■ Aufgabe und Vorgaben
Finde in den folgenden Einträgen jede Zeile, in der das Wort „results“ vorkommt, und gib diese Zeilen unverändert wieder.

======== Auflistung der Daten ========

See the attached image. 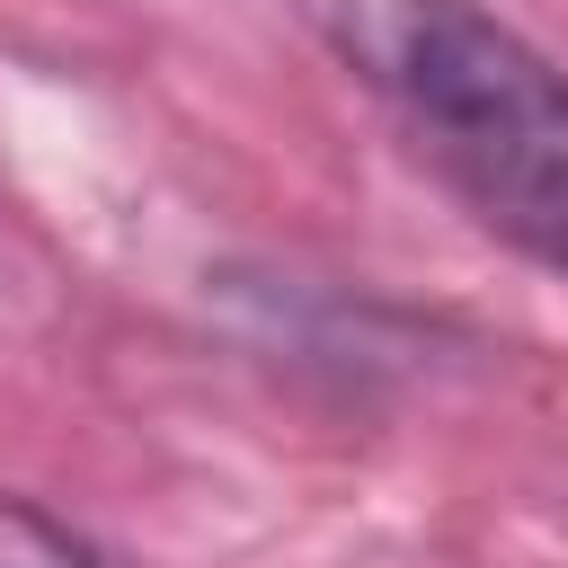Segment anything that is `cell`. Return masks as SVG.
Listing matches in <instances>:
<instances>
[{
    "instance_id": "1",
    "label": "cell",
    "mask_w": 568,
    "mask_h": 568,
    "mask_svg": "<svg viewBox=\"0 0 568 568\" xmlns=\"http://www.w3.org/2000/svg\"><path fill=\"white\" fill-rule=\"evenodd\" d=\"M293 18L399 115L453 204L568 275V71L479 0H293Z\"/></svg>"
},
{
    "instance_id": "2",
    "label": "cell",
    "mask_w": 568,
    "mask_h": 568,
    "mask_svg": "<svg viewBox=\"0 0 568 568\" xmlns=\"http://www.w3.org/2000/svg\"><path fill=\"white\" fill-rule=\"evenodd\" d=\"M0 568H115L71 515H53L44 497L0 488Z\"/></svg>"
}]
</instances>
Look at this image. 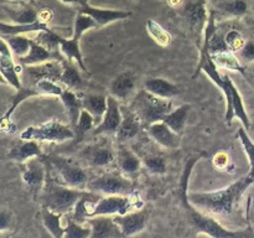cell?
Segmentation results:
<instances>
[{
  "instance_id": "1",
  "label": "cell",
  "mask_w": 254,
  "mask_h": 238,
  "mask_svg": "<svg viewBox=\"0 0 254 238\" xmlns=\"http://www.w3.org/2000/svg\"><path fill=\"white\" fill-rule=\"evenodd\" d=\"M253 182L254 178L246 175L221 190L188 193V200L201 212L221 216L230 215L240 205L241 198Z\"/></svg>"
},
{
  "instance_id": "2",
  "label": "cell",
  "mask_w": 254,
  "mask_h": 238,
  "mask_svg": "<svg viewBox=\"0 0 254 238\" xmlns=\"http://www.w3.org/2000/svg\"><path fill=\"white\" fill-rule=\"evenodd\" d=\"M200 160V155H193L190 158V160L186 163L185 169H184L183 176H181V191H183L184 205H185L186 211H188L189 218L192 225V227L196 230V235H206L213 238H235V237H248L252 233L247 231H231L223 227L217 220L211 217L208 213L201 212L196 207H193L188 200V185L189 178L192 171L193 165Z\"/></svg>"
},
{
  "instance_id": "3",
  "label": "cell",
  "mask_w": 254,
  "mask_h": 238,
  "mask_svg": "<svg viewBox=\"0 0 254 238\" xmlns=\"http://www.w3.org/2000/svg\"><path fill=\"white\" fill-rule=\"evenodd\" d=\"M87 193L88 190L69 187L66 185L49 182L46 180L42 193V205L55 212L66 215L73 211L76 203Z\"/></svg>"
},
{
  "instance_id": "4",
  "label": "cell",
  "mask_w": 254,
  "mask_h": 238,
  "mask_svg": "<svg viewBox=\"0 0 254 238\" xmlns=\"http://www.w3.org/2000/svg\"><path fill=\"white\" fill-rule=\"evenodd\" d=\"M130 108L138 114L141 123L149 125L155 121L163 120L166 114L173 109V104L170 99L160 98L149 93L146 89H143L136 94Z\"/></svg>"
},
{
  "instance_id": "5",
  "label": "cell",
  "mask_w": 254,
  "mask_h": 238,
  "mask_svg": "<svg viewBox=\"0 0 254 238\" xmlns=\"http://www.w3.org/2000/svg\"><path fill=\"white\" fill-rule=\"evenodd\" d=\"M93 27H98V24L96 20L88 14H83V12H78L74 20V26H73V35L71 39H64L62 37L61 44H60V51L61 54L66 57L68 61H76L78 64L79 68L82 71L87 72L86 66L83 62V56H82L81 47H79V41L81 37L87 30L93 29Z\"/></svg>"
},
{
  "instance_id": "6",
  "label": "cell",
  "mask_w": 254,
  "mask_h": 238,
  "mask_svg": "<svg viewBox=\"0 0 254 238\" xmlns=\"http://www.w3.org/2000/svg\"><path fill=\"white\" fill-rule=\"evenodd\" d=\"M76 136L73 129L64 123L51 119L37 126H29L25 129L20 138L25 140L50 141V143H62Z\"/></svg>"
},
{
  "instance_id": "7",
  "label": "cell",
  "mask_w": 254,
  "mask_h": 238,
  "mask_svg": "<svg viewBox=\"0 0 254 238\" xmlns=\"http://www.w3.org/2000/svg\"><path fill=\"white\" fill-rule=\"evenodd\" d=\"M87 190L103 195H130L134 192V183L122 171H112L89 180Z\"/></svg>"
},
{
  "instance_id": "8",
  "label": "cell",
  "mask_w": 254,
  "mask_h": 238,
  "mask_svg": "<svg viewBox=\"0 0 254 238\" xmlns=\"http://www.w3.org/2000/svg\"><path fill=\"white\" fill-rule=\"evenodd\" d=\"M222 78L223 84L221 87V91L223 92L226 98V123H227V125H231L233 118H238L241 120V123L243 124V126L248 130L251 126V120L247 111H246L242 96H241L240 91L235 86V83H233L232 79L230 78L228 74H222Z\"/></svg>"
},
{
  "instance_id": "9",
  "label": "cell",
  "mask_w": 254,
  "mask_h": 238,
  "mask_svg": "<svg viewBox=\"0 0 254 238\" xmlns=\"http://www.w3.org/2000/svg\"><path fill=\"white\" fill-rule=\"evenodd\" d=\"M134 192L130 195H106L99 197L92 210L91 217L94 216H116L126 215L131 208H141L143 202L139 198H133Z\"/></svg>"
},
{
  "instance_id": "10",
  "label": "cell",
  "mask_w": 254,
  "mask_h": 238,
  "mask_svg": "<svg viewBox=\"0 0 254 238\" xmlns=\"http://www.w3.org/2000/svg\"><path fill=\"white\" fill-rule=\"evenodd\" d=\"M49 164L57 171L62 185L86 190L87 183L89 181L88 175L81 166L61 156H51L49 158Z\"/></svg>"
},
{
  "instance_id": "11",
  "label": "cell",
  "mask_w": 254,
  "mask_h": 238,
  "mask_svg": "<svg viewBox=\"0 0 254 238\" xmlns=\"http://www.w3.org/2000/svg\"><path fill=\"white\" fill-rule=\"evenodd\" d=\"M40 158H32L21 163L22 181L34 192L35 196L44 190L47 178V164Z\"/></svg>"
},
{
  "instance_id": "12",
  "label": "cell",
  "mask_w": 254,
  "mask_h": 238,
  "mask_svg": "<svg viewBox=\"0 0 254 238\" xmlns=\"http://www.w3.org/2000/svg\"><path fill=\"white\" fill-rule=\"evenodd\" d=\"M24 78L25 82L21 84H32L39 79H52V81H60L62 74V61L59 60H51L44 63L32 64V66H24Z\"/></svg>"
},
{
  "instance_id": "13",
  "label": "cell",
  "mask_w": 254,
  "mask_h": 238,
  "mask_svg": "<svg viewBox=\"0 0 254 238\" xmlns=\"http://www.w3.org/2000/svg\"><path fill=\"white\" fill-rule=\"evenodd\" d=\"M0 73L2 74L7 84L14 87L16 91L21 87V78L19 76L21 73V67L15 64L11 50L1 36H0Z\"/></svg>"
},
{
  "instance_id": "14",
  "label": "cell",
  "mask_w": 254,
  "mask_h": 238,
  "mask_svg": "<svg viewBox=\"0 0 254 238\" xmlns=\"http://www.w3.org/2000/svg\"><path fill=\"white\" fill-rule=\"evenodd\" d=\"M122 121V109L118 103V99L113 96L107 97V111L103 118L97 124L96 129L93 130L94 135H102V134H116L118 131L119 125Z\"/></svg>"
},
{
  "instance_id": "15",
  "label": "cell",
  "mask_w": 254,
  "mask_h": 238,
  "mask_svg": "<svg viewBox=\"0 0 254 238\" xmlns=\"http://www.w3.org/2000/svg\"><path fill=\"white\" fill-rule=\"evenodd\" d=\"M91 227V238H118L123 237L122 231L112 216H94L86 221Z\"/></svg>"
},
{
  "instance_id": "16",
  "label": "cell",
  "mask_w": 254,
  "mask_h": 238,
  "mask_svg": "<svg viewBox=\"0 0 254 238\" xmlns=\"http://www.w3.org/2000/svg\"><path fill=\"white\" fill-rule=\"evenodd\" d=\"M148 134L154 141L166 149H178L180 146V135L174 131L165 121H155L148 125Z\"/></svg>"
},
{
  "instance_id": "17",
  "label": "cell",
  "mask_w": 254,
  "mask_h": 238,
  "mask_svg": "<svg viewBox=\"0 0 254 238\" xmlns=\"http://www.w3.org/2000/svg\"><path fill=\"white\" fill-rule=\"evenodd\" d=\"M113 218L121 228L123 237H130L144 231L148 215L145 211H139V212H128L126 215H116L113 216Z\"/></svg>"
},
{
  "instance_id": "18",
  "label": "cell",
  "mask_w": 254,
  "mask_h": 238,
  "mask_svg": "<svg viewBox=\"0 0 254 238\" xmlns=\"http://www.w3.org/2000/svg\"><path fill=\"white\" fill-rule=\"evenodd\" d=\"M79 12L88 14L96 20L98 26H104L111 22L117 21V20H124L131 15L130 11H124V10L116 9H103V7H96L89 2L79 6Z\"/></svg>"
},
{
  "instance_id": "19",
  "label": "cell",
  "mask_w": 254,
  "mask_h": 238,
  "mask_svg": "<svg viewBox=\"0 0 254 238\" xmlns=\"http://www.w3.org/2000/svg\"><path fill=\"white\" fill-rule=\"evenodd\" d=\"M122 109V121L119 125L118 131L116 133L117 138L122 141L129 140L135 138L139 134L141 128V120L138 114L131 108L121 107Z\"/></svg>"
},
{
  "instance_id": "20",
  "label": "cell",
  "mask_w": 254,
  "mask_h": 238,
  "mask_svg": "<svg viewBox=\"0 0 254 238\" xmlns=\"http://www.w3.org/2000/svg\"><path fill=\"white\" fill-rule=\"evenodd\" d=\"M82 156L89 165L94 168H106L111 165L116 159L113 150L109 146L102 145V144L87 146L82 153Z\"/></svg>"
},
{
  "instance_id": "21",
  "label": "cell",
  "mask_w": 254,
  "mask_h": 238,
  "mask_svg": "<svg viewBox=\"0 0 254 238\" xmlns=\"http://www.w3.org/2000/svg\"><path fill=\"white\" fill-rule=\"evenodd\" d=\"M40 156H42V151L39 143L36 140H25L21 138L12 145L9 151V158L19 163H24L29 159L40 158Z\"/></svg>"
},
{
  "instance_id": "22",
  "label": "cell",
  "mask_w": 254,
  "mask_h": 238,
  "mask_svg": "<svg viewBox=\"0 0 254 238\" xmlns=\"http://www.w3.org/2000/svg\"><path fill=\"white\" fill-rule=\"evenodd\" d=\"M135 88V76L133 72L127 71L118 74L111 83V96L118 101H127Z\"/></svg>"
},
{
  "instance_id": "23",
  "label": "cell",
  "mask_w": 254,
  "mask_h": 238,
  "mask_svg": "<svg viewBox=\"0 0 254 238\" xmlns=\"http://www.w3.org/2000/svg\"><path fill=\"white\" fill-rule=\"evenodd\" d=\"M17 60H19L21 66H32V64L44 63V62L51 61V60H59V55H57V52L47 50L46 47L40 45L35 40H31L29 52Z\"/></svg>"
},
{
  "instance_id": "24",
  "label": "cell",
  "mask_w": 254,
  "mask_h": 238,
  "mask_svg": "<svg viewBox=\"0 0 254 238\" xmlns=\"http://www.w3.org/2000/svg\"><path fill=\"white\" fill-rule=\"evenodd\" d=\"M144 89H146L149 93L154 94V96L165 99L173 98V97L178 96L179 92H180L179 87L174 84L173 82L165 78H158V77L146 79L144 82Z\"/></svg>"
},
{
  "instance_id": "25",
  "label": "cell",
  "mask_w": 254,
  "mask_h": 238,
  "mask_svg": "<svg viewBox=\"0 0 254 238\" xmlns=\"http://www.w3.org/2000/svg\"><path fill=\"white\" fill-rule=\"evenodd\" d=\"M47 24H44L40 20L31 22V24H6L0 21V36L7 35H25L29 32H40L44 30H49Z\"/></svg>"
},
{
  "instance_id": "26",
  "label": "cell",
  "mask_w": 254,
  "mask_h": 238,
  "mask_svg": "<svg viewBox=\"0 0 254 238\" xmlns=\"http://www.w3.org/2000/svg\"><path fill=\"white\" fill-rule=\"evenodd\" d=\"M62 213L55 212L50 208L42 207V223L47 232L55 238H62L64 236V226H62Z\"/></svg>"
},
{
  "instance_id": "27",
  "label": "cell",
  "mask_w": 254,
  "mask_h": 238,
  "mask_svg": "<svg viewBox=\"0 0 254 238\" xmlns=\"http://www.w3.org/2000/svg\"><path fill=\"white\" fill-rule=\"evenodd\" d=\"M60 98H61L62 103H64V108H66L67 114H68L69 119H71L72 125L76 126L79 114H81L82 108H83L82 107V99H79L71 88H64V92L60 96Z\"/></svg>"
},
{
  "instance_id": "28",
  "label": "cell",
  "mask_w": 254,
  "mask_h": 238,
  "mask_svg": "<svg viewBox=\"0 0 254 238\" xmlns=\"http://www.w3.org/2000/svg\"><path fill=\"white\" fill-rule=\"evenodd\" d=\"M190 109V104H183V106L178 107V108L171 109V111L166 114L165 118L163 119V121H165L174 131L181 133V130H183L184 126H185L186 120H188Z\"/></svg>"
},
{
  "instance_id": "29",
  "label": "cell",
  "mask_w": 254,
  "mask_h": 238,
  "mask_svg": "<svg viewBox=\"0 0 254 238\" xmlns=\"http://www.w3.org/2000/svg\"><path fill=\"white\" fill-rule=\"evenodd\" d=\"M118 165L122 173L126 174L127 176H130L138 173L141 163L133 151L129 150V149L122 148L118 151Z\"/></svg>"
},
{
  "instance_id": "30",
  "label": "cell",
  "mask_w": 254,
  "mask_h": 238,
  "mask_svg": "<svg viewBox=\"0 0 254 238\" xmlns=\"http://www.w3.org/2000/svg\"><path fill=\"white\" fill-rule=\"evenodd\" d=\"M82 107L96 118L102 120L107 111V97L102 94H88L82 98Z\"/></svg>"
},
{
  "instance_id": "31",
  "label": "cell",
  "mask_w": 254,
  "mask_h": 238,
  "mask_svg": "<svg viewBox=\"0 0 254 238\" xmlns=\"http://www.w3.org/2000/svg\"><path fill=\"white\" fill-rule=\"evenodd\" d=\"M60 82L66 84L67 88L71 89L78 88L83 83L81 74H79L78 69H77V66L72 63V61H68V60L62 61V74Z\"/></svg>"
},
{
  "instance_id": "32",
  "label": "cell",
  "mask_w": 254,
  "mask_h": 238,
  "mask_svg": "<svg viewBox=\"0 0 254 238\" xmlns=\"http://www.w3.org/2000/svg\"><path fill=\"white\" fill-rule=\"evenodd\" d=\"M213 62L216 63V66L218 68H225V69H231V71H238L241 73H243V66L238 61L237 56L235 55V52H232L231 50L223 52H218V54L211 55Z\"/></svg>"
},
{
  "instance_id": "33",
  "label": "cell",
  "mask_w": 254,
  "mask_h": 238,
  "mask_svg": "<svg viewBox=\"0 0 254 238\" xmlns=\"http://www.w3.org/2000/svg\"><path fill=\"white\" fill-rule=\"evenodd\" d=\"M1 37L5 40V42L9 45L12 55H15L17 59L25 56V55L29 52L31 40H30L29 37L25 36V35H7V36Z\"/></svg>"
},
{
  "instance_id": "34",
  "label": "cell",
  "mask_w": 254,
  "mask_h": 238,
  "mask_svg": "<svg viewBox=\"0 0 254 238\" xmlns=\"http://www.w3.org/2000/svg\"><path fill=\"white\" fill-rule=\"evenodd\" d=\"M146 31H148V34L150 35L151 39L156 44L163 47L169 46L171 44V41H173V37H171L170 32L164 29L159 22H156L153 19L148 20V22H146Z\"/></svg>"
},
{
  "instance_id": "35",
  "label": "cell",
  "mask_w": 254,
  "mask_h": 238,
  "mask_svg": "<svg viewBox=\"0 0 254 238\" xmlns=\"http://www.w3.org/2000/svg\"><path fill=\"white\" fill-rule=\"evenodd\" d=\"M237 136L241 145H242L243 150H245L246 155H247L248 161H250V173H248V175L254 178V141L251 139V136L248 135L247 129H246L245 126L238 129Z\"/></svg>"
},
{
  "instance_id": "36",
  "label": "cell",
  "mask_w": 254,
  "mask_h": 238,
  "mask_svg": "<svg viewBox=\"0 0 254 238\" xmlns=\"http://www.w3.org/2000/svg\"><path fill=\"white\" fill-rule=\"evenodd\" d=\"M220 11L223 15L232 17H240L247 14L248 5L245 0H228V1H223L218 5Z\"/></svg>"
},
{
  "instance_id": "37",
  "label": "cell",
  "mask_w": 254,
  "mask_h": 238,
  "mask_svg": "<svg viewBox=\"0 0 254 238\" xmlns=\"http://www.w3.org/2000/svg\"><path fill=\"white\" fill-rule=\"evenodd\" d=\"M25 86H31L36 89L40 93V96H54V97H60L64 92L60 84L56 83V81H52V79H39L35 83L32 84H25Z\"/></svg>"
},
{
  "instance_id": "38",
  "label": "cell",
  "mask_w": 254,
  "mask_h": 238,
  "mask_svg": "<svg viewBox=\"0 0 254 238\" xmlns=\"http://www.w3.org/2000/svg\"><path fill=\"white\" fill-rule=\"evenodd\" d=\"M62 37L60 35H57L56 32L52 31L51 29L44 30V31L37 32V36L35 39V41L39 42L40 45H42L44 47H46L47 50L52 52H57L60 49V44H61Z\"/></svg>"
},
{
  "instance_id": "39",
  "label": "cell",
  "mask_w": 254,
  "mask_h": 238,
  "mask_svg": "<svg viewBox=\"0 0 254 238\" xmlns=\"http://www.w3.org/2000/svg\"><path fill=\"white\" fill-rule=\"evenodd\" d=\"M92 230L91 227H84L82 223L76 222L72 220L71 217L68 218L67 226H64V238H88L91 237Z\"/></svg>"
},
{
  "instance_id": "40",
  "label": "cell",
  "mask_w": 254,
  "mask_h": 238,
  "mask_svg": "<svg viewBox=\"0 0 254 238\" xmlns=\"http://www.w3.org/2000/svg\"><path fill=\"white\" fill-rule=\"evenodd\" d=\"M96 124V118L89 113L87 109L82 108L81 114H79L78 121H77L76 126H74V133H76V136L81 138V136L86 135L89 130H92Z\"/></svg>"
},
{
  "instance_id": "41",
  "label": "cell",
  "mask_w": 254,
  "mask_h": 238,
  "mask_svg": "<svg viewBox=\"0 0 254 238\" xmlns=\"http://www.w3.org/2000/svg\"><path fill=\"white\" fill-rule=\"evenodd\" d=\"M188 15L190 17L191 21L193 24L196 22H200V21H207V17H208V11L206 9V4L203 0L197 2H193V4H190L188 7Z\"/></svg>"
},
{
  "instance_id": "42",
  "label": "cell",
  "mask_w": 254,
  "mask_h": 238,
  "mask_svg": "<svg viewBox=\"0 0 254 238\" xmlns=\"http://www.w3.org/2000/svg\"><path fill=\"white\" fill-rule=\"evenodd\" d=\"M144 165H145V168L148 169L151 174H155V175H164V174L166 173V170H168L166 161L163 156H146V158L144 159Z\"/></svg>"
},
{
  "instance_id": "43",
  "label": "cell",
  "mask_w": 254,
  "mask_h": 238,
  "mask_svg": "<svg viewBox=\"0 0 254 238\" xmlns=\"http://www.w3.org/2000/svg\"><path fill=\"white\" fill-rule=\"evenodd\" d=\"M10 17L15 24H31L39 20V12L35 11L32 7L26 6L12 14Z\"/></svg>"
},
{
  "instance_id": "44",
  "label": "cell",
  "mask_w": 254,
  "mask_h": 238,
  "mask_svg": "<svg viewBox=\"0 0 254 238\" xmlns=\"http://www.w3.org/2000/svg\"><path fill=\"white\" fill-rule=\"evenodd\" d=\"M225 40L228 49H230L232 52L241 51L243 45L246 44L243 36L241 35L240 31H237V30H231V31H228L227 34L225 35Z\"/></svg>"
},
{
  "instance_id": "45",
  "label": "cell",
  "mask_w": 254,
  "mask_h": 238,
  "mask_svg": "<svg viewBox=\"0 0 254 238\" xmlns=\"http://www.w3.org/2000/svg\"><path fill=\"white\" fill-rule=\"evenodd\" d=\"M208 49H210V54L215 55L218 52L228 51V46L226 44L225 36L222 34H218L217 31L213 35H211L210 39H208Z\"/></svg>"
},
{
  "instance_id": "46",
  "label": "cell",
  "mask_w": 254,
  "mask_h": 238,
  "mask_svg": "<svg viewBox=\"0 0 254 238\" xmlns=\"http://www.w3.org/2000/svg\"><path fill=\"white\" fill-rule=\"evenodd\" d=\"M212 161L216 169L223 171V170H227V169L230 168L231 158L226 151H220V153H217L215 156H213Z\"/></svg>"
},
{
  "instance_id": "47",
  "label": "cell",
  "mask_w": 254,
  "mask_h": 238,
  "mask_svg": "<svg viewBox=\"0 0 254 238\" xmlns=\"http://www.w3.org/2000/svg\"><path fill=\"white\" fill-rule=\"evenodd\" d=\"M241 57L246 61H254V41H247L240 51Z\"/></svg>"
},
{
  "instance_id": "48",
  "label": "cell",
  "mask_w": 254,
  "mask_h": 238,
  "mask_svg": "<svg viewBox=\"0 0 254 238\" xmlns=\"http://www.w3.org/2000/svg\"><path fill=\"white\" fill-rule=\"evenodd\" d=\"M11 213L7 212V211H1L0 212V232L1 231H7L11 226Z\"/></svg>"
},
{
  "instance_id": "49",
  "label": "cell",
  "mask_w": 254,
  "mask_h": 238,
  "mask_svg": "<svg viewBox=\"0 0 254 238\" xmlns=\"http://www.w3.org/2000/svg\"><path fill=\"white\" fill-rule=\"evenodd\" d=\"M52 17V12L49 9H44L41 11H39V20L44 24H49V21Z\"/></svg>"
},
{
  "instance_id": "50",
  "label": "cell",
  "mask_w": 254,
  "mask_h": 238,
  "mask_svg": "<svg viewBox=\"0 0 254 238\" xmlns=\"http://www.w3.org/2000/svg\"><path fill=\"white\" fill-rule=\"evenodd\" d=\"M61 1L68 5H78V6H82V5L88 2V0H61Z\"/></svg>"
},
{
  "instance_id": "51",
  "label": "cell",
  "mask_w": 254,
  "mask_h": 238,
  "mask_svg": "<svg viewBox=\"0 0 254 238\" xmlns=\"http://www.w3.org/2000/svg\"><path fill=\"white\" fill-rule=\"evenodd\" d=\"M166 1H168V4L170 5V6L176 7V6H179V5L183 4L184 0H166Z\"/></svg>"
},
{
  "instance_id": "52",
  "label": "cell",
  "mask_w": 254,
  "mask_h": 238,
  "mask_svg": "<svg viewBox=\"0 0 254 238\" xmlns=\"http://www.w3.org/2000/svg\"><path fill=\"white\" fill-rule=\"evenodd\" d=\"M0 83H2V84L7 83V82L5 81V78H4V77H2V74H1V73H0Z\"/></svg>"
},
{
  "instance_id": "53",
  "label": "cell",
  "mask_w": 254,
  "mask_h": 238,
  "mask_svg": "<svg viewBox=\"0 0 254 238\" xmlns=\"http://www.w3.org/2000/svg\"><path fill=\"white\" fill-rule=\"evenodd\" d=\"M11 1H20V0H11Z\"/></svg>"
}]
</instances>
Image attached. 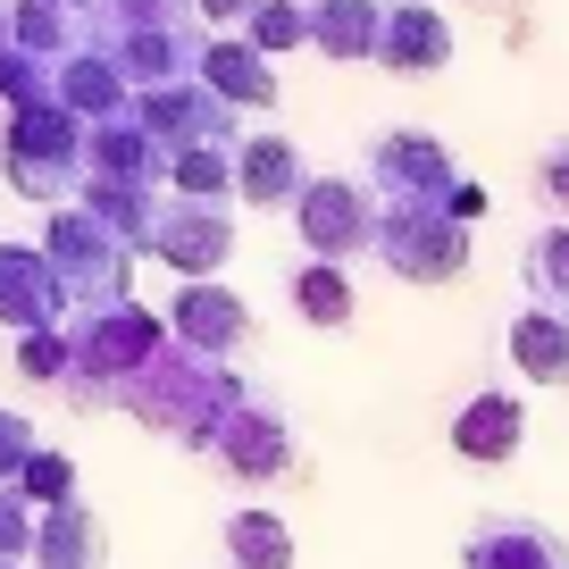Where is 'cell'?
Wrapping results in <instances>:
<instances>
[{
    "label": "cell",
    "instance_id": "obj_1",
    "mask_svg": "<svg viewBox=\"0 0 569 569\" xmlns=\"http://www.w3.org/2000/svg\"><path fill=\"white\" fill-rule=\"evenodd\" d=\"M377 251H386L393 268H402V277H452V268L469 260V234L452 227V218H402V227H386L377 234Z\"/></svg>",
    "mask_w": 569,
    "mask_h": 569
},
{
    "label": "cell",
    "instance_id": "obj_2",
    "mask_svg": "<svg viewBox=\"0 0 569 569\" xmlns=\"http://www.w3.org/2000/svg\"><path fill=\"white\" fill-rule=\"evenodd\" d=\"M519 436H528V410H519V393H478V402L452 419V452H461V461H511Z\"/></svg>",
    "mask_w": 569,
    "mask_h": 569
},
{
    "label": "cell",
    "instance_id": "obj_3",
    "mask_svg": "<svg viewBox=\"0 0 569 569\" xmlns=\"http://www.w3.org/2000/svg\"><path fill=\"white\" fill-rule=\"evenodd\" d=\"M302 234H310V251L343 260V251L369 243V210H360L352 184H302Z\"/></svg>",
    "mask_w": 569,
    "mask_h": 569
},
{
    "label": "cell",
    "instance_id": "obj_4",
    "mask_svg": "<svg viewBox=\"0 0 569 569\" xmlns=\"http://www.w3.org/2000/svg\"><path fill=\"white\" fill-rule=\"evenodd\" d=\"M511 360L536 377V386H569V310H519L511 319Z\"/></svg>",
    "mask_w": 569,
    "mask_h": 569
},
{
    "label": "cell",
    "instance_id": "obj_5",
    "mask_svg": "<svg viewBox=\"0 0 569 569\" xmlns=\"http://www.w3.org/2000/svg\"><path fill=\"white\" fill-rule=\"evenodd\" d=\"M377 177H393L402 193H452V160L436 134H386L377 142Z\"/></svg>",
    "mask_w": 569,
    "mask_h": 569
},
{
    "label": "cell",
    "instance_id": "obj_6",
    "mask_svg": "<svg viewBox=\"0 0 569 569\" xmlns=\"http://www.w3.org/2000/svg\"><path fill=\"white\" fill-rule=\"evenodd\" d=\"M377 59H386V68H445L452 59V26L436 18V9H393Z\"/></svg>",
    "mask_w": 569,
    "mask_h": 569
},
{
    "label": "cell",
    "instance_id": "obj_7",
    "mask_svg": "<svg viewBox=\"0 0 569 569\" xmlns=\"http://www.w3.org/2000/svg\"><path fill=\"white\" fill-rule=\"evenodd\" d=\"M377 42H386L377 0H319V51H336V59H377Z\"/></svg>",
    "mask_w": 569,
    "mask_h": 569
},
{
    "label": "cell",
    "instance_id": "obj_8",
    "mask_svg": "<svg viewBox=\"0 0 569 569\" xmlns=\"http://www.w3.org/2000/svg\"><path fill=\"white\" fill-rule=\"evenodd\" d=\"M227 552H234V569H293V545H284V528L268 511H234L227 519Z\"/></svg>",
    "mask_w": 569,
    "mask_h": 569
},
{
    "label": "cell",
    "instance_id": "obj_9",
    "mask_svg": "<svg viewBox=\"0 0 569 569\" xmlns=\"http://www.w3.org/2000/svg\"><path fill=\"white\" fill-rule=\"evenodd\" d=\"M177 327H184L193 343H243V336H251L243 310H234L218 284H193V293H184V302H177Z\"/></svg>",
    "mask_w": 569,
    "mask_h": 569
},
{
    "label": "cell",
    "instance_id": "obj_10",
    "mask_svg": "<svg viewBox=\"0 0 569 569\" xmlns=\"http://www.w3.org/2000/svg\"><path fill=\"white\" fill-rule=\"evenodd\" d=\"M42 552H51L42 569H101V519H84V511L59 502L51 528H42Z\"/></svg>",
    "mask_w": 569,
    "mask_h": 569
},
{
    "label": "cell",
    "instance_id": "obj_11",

========

■ Ergebnis der Aufgabe
Segmentation results:
Wrapping results in <instances>:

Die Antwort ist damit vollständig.